Analysing ancient light from the distant reaches of the universe, scientists are able to study its spectra and find telltale lines left by specific elements. But the new claims are not entirely based on observation.
To see if there could have been water in the infant universe, Whalen and his colleagues ran computer simulations of the lives and deaths of two first-generation stars. Because astronomers think early stars were much larger and had shorter lifespans than modern stars, the team simulated one star with 13 times the mass of the sun and another 200 times the sun’s mass. At the end of their short lives, these behemoths exploded as supernovas and flung out a shower of elements, including oxygen and hydrogen.
The simulations showed that as the supernovas’ ejected matter expanded and cooled, oxygen reacted with hydrogen and dihydrogen, or two joined hydrogen atoms, to make water vapor in the growing debris halos.
This chemical proceeded on what seems to us a glacial scale: millions to tens of millions of years. But in 14-billion-year-old universe, that’s just a tick of the clock.
The dusty central cores of the supernova remnants had cooled enough for water to form. Water began amassing rapidly there since the densities were high enough for atoms to meet.
“[The water’s] concentration in dense structures, that to me is the game changer,” Whalen says. “The total overall mass of water being formed, it’s not that much. But it becomes really concentrated in the dense cores, and the dense cores are the most interesting structures in the remnant, because that’s where new stars and planets can form.”

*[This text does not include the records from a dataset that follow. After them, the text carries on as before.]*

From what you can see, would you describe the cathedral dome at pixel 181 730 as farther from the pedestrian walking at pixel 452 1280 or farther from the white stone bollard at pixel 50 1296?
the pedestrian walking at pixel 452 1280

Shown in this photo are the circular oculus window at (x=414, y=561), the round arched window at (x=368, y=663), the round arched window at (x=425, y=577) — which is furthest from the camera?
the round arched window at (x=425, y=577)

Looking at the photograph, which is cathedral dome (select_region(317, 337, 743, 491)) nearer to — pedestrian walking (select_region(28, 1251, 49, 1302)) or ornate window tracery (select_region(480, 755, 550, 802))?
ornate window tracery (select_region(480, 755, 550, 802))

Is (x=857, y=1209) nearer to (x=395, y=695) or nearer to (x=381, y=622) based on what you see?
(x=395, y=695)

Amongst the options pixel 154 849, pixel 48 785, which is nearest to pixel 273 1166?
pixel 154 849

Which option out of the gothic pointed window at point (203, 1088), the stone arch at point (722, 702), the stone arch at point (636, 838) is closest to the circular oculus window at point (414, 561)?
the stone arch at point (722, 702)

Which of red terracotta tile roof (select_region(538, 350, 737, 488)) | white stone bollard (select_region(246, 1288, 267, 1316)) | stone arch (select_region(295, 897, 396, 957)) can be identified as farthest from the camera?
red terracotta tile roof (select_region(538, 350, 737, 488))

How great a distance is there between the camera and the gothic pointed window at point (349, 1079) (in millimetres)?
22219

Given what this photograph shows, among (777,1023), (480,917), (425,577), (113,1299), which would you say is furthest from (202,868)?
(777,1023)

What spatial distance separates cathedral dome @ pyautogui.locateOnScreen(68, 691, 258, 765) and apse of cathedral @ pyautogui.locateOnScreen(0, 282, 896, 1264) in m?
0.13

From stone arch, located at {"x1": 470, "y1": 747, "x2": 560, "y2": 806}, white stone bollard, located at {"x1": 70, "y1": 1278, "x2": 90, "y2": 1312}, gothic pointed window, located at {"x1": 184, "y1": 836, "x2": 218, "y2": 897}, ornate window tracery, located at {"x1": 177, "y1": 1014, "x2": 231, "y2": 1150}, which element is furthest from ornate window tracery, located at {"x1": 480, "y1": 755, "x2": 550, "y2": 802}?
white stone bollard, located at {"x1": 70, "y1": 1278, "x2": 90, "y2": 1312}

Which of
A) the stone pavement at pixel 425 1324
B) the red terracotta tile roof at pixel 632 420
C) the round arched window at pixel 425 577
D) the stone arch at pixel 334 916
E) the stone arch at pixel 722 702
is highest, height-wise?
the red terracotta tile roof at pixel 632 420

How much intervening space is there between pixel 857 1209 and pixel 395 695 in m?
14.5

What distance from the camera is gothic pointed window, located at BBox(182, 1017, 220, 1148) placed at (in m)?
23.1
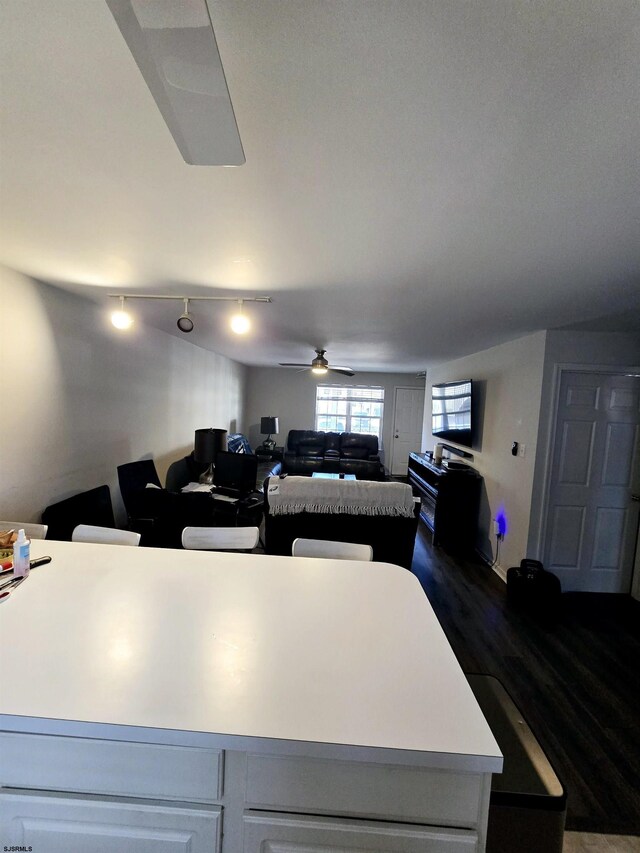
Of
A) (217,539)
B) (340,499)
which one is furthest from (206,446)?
(217,539)

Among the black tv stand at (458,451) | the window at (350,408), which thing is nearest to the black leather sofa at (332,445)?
the window at (350,408)

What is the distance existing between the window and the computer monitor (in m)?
4.28

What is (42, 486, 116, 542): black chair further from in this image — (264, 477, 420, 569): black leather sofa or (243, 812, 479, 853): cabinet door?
(243, 812, 479, 853): cabinet door

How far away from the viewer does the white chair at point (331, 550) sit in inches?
72.2

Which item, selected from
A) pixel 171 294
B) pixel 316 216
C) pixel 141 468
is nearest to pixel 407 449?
pixel 141 468

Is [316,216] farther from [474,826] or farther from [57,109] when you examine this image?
[474,826]

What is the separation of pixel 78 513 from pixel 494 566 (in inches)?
155

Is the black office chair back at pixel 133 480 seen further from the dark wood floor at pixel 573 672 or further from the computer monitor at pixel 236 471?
the dark wood floor at pixel 573 672

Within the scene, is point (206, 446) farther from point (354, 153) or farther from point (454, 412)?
point (354, 153)

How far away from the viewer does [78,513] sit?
285 cm

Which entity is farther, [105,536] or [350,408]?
[350,408]

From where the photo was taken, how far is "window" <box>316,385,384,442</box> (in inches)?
325

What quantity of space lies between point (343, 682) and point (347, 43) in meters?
1.46

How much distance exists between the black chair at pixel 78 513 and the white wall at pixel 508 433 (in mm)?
3811
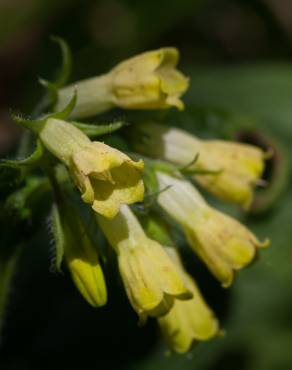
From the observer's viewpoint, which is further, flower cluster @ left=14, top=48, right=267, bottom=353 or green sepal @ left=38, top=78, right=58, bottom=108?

Including watery, life-sustaining planets like our own.
At the end of the simulations, the smaller supernova produced a mass of water equivalent to a third of Earth’s total mass while the larger one created enough water to equal 330 Earths. In principle, Whalen says, if a planet were to form in a core leftover from the larger supernova, it could be a water world like our own.
The hope that springs eternal for astronomers is that, where there’s water, there’s life.